A CCO Point of View: Consistency Matters

Several direct observations came from John Boese, Chief Compliance Officer at Impax Asset Management LLC. He remarked that an exam covering ESG was like a “routine exam on steroids,” and that his recent experience was that the exam was “as much of a fact-finding mission as it was an exam.” He asserted that the SEC is looking to see whether “you’re saying it,” and if you are, then “if you are doing it,” and further, “if you are consistent in all your filings and marketing and disclosures.” On ESG best practices, he suggested: “don’t create compliance traps in your prospectuses; don’t say things that you are not going to be able to do. You have to make sure that your prospectus is consistent with your website which is consistent with your ADVs and with your marketing.”

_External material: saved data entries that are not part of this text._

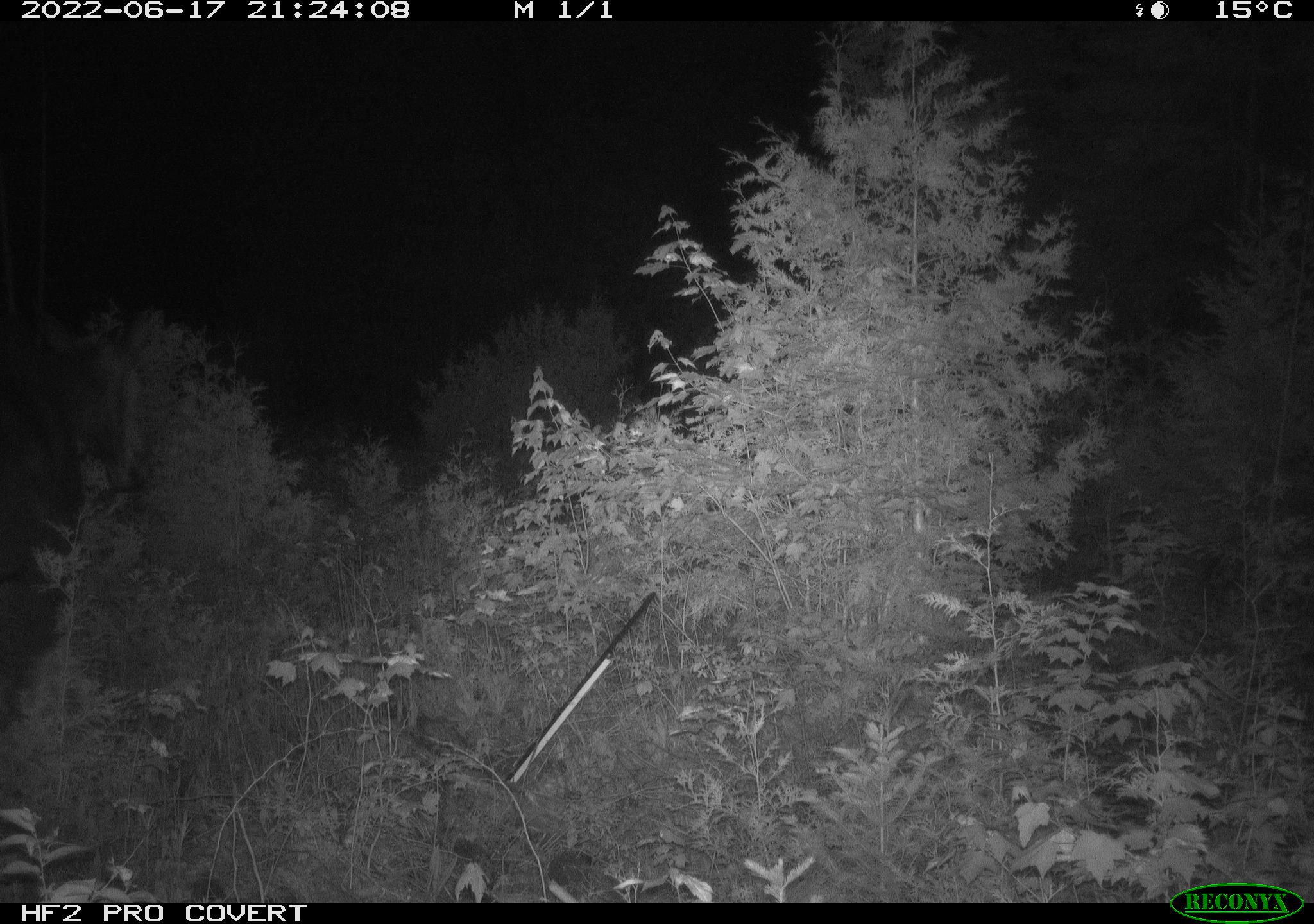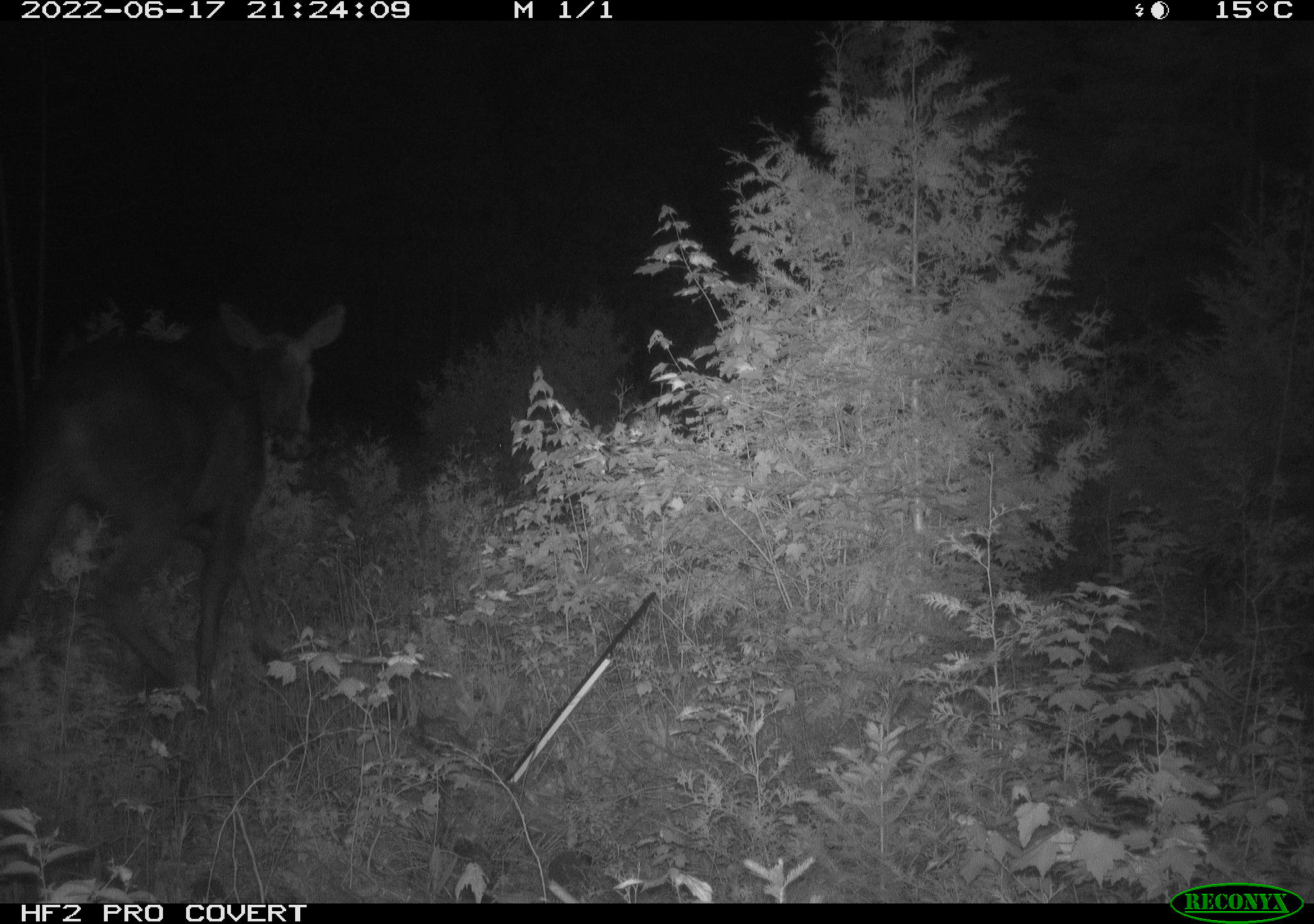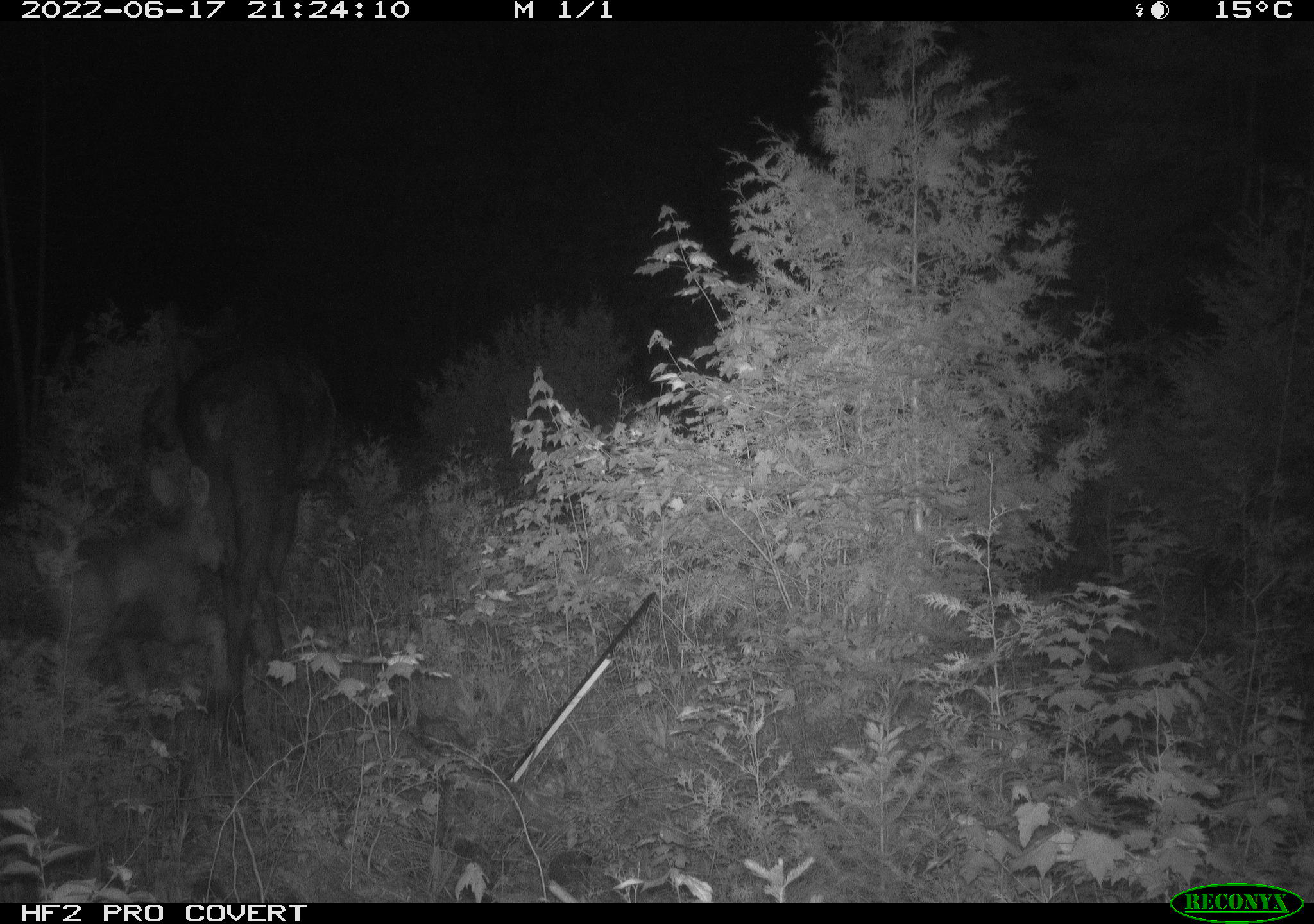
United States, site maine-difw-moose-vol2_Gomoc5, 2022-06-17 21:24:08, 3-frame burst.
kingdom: Animalia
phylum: Chordata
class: Mammalia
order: Artiodactyla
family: Cervidae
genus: Alces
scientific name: Alces alces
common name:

He also recommended (i) that compliance be an ad hoc member of every department in your organization; (ii) that firms create specific policies and procedures around ESG; and that (iii) compliance professionals be able to test those procedures, “not only for a firm’s own protection, but for compliance’s as well.”  

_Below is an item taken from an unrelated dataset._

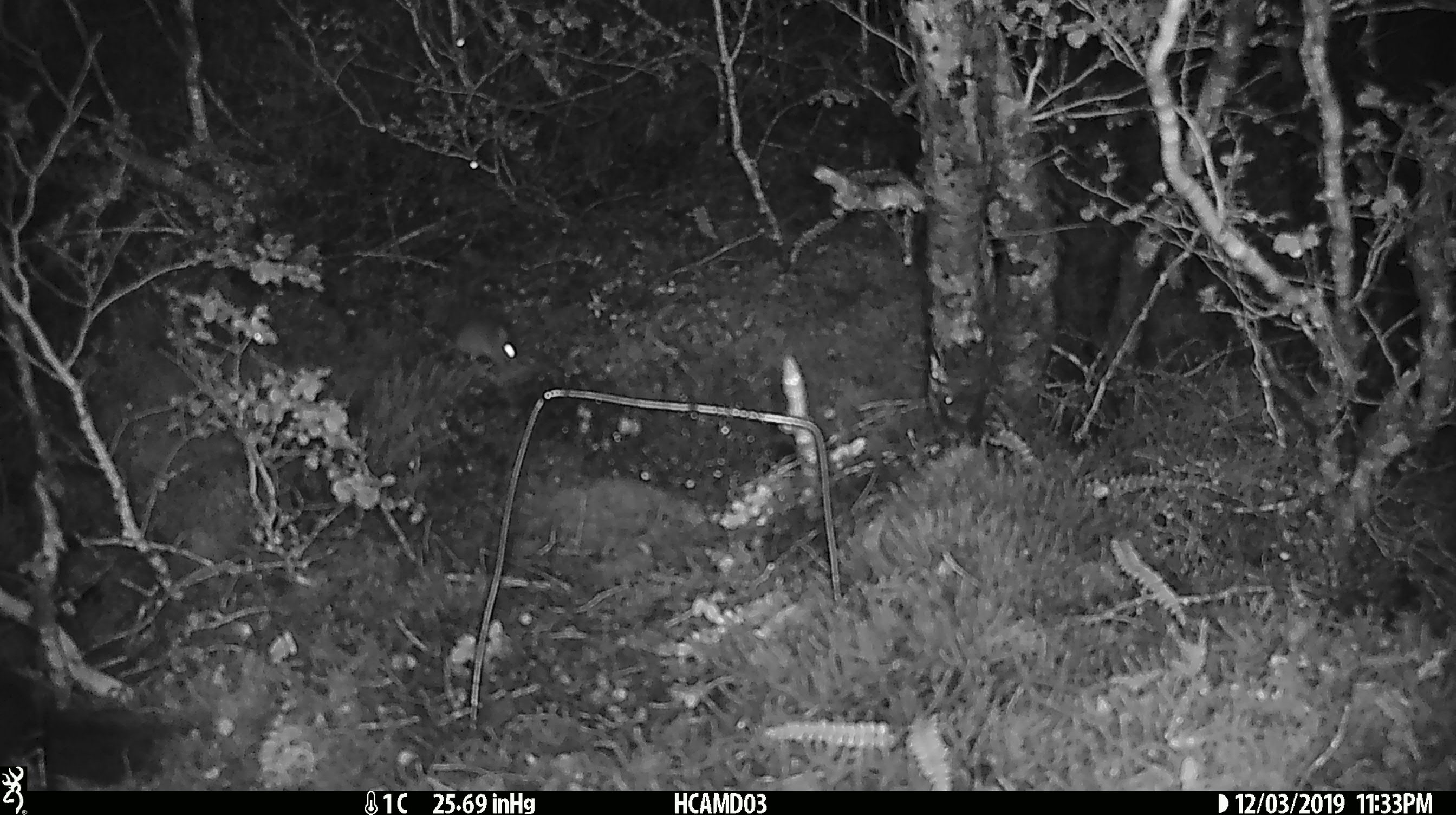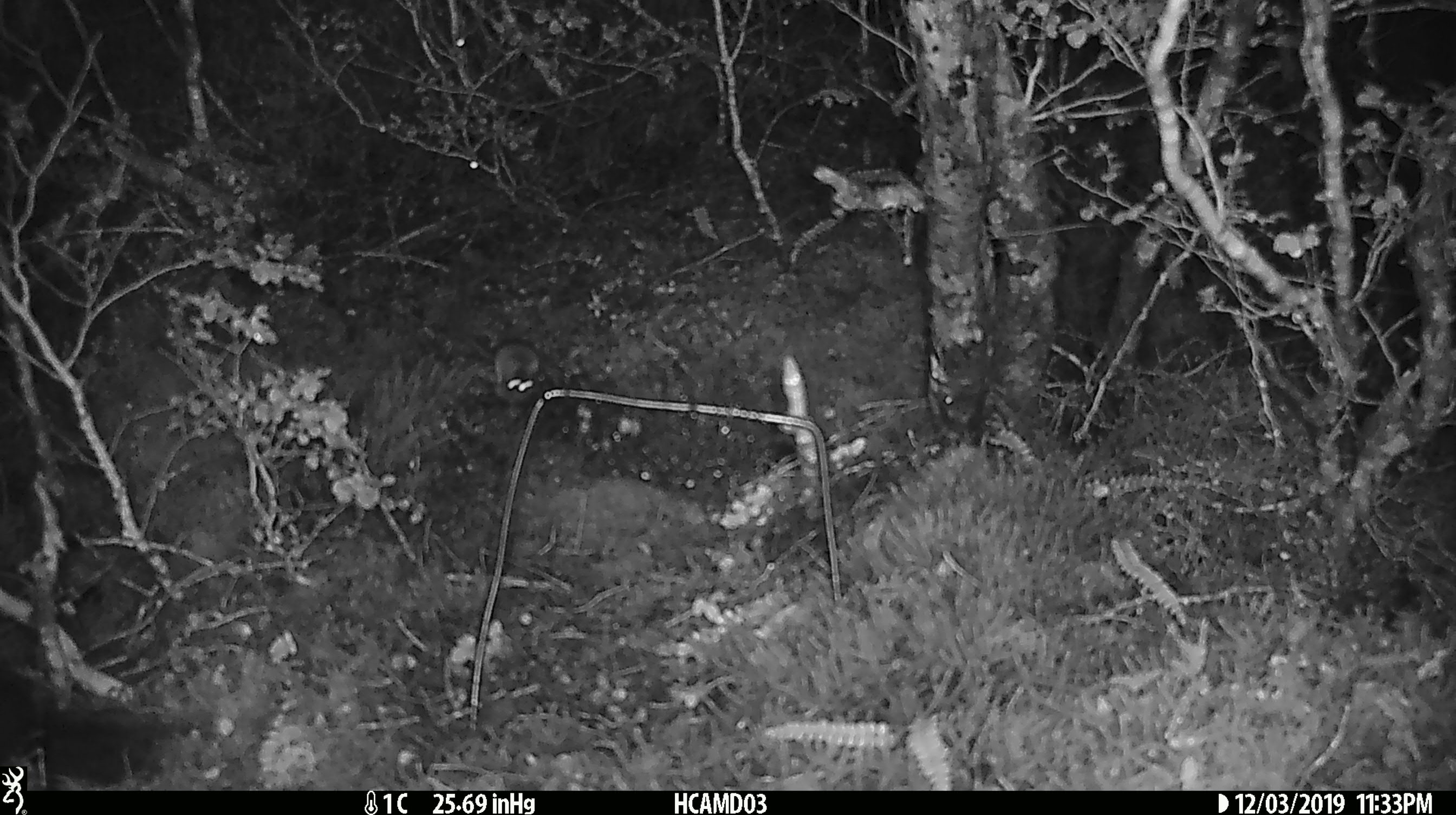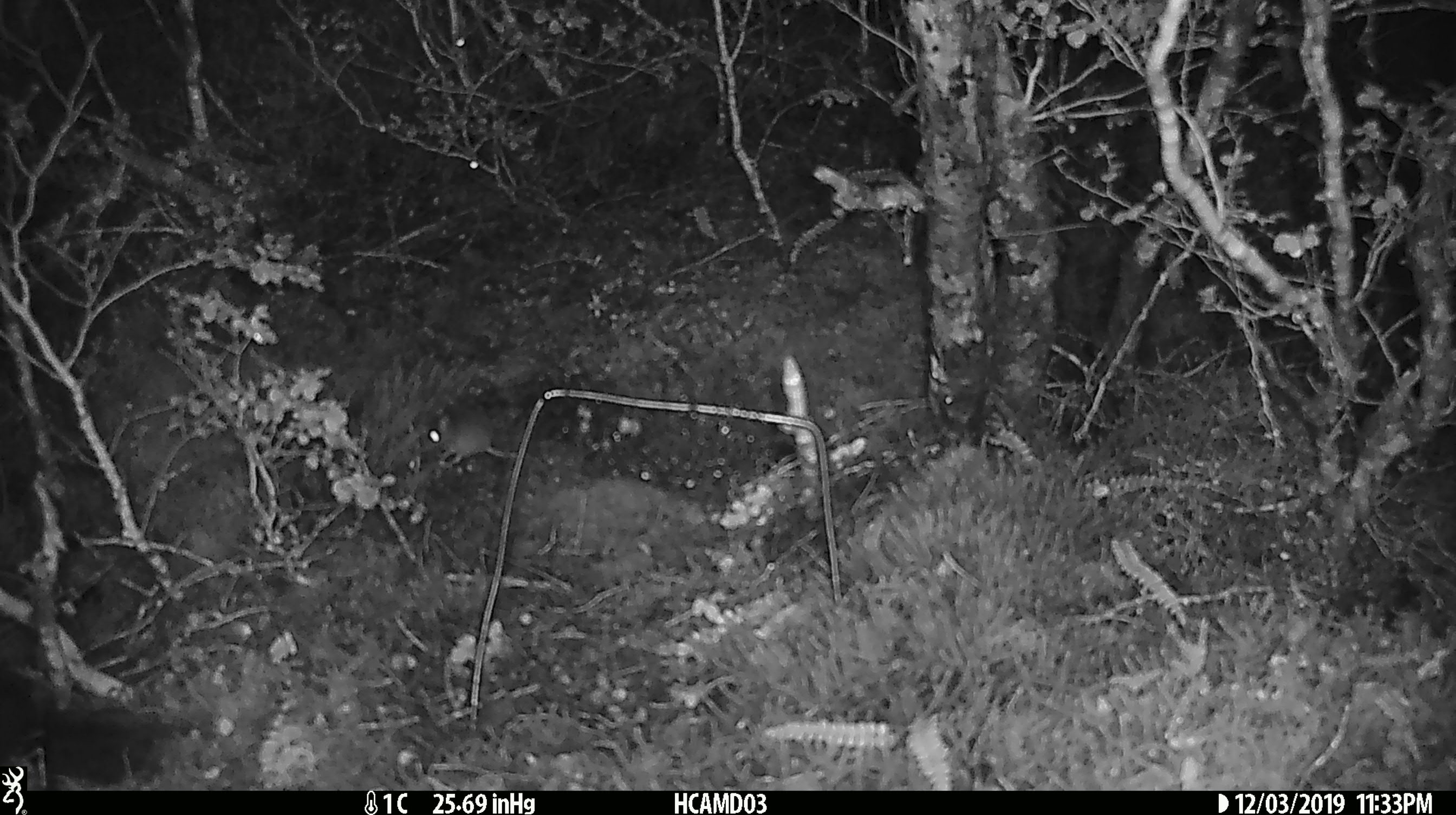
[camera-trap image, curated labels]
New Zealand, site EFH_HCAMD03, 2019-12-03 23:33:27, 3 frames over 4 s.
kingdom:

Policies and Procedures: Recent ESG Settlement

These observations were on display in a matter announced a week after the seminar. The SEC Order stated that the investment adviser “had several policies and procedures failures involving the ESG research its investment teams used to select and monitor securities.” Specifically, the SEC found that, for a time, “the company failed to have any written policies and procedures for ESG research in one product,” and “failed to follow its own policies and procedures” once they were established. These alleged failures included internal requirements for employees to complete questionnaires on companies to be included in ESG investment portfolios prior to their selection. In its settlement, the adviser agreed to a cease-and-desist order, a censure, and a $4 million penalty.


As the market for ESG investing grows, attention to compliance around related materiality and disclosure will intensify. Meanwhile, the SEC’s ESG disclosure proposal keeps winding its way through the rulemaking process. Notwithstanding the controversies surrounding ESG investing, and the political uncertainties hovering over it, the SEC has organized itself for sustained attention to investment adviser compliance. Both the panelists and the recent enforcement settlement make that clear. Bates will keep you apprised.